# THE RECORDS
════════

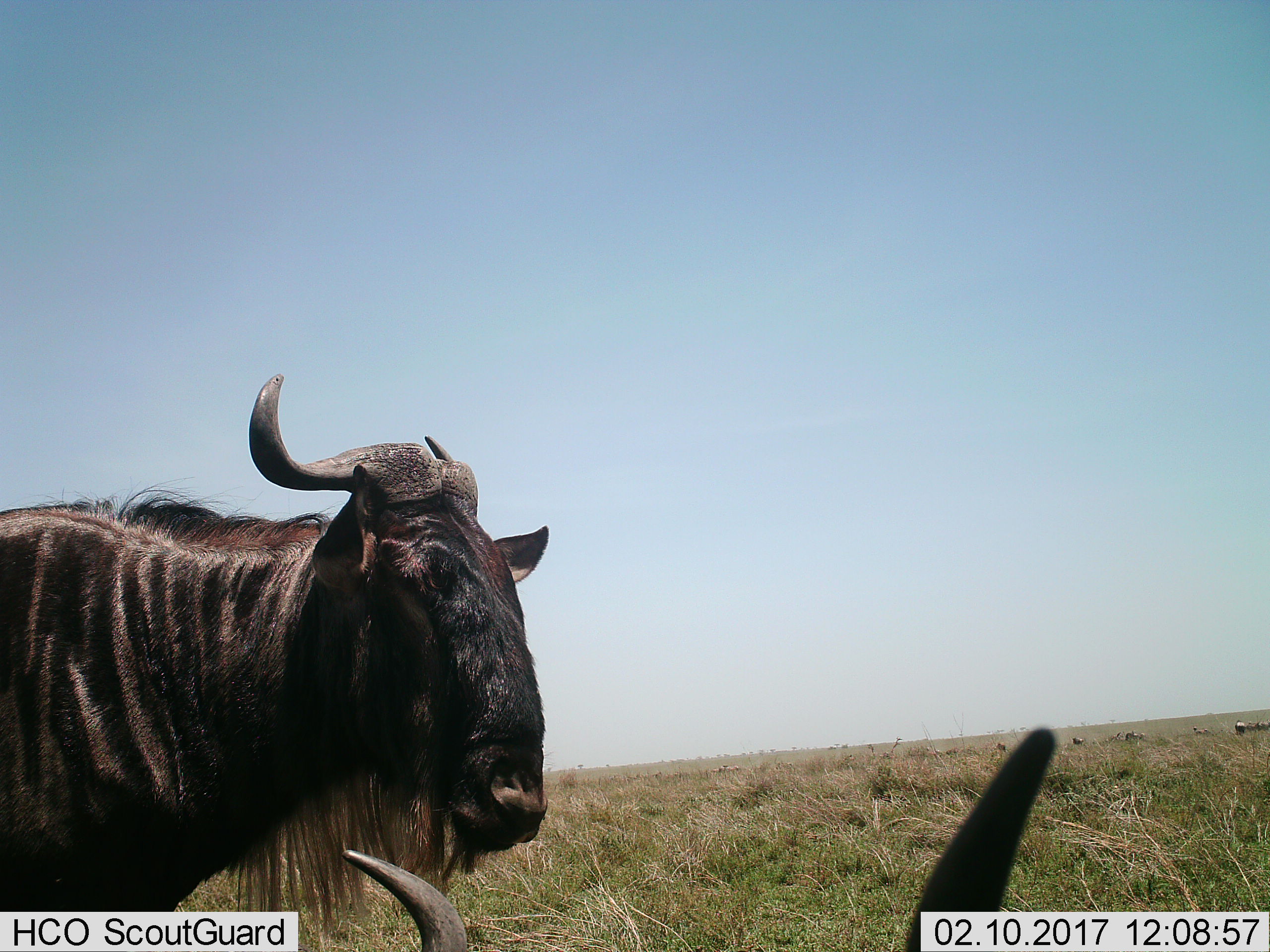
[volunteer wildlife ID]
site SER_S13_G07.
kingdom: Animalia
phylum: Chordata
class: Mammalia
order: Artiodactyla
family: Bovidae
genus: Connochaetes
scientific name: Connochaetes taurinus taurinus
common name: blue wildebeest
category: wildebeestblue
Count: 2.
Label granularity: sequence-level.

════════

# DIRECTIONS FOR THIS TASK
Since the pictures are not wanted, transcribe the rest of the listing above exactly.

# ANSWER AREA
[volunteer wildlife ID]
site SER_S13_G07.
kingdom: Animalia
phylum: Chordata
class: Mammalia
order: Artiodactyla
family: Bovidae
genus: Connochaetes
scientific name: Connochaetes taurinus taurinus
common name: blue wildebeest
category: wildebeestblue
Count: 2.
Label granularity: sequence-level.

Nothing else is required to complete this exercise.